Excerpt
──────

Most of the proceeds received from Bank of America were used to repay the
Secured Loan from MBIA Corp.’s affiliate, National, in full.

As a part of the settlement, Bank of America provided a $500 million loan
commitment to MBIA Corp. which can be used for general corporate purposes.
Finally, Bank of America received warrants to purchase approximately 10
million shares of MBIA Inc. for $9.59 per share.

On May 8, 2013, MBIA Corp. entered into a settlement agreement with Société
Générale under which certain insured exposures were commuted and Société
Générale agreed to dismiss the pending litigation between the parties
concerning MBIA’s Transformation.

The commutations completed subsequent to March 31, 2013 will reduce MBIA
Corp.’s statutory case loss reserves by $1.5 billion. In addition, the
settlements of the put-back litigation with Bank of America and Flagstar will
reduce statutory put-back recoverables by $2.9 billion. Because these
transactions were agreed upon in the period subsequent to March 31, 2013, but
before MBIA Corp. published its statutory results, the March 31, 2013 amounts
were adjusted to reflect the agreements. The net effect of the adjustments was
to lower statutory capital by an immaterial amount. The commutation costs and
the put-back receipts were consistent with both the related put-back
recoverables and related case reserves that existed on MBIA Corp.’s balance
sheet as of March 31, 2013.

As of March 31, 2013, MBIA Corp.’s statutory balance sheet reflected $896
million in cash and invested assets. Cash, short-term investments and other
highly liquid investments available to meet liquidity demands, excluding
amounts held by subsidiaries, totaled $258 million. In connection with the
Bank of America settlement, MBIA Corp. has entered into a $500 million
three-year secured revolving credit agreement with Bank of America, which MBIA
Corp. may use for general corporate purposes. Borrowings under the agreement
will be secured by a pledge of the collateral that secured the National loan
to MBIA Corp. and by 65% of MBIA Corp.’s equity interest in its wholly-owned
subsidiary, MBIA UK (Holdings) Limited. The Company believes MBIA Corp.’s
current liquidity position, together with future cash inflows and amounts
available under the Bank of America credit facility, is adequate to make
expected future claim payments.

MBIA Corp. had statutory capital of $1.3 billion and claims-paying resources
totaling $5.3 billion at March 31, 2013.

On May 8, 2013, Standard & Poor's Ratings Services raised its financial
strength rating on MBIA Corp. to 'B' from 'CCC'. The outlook is stable.

Advisory Services

The Company’s Advisory Services business is primarily conducted in its
Cutwater Asset Management subsidiaries. Cutwater recorded a pre-tax loss of $1
million in the first quarter of 2013 compared with a pre-tax loss of $4
million in the first quarter of 2012, as lower fees and reimbursements were
more than offset by reductions in operating expenses.

──────

Provided material
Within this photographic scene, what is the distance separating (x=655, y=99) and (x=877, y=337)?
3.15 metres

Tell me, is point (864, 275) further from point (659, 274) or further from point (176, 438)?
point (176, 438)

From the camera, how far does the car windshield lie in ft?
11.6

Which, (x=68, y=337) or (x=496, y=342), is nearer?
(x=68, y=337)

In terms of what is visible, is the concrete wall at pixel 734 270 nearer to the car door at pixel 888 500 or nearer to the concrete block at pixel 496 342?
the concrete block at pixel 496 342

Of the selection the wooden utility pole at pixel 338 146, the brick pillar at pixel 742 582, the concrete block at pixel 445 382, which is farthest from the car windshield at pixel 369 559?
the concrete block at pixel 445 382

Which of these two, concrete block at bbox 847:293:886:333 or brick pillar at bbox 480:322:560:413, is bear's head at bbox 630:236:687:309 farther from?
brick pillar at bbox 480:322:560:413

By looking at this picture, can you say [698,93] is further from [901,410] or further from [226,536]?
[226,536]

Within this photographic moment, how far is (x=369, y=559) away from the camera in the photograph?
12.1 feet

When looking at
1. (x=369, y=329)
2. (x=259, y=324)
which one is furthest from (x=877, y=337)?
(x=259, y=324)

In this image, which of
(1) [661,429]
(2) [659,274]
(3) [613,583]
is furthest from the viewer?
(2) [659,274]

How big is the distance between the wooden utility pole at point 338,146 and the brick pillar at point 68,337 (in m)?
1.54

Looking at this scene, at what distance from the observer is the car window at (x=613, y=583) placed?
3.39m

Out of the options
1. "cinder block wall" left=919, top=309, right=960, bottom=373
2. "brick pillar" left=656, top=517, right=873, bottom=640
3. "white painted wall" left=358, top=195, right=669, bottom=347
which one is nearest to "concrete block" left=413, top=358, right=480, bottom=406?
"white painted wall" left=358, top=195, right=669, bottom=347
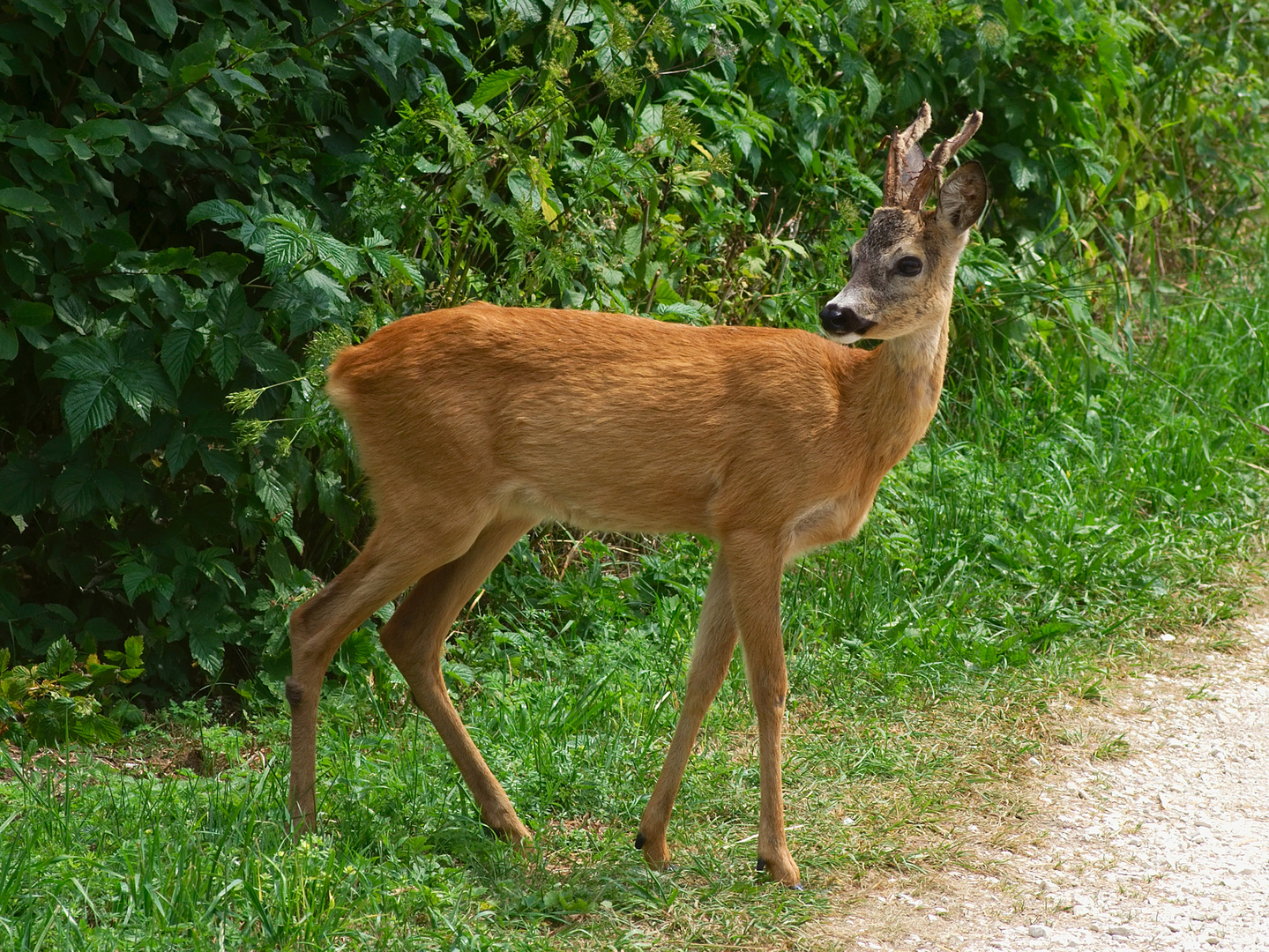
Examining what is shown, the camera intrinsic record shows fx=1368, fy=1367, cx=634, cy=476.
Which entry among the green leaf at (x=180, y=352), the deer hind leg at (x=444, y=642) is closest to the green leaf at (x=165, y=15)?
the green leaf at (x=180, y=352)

──────

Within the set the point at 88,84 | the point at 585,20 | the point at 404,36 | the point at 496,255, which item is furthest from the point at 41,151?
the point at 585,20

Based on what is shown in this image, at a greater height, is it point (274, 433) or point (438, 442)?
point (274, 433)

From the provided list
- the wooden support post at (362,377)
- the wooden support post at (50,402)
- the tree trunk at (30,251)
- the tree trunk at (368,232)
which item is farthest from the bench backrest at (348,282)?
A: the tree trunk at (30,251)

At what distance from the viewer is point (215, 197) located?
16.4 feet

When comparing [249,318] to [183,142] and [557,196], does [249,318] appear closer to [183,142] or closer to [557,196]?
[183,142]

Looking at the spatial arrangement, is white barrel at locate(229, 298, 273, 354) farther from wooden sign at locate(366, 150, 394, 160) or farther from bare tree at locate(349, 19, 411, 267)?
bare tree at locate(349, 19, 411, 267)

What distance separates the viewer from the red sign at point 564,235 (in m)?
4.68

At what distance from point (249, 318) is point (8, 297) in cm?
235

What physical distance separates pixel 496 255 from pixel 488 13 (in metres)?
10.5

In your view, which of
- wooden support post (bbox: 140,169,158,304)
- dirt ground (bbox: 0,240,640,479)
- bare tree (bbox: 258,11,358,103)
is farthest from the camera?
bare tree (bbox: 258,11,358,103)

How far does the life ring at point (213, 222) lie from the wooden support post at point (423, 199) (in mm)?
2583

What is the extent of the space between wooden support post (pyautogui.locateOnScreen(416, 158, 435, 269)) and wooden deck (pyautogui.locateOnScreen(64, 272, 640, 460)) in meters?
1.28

──────

Your objective
Can you repeat the MBIA report excerpt word for word, between "Finally, Bank of" and "concerning MBIA’s Transformation.", inclusive? The data has no connection to the MBIA report excerpt.

Reply to the exercise
Finally, Bank of America received warrants to purchase approximately 10
million shares of MBIA Inc. for $9.59 per share.

On May 8, 2013, MBIA Corp. entered into a settlement agreement with Société
Générale under which certain insured exposures were commuted and Société
Générale agreed to dismiss the pending litigation between the parties
concerning MBIA’s Transformation.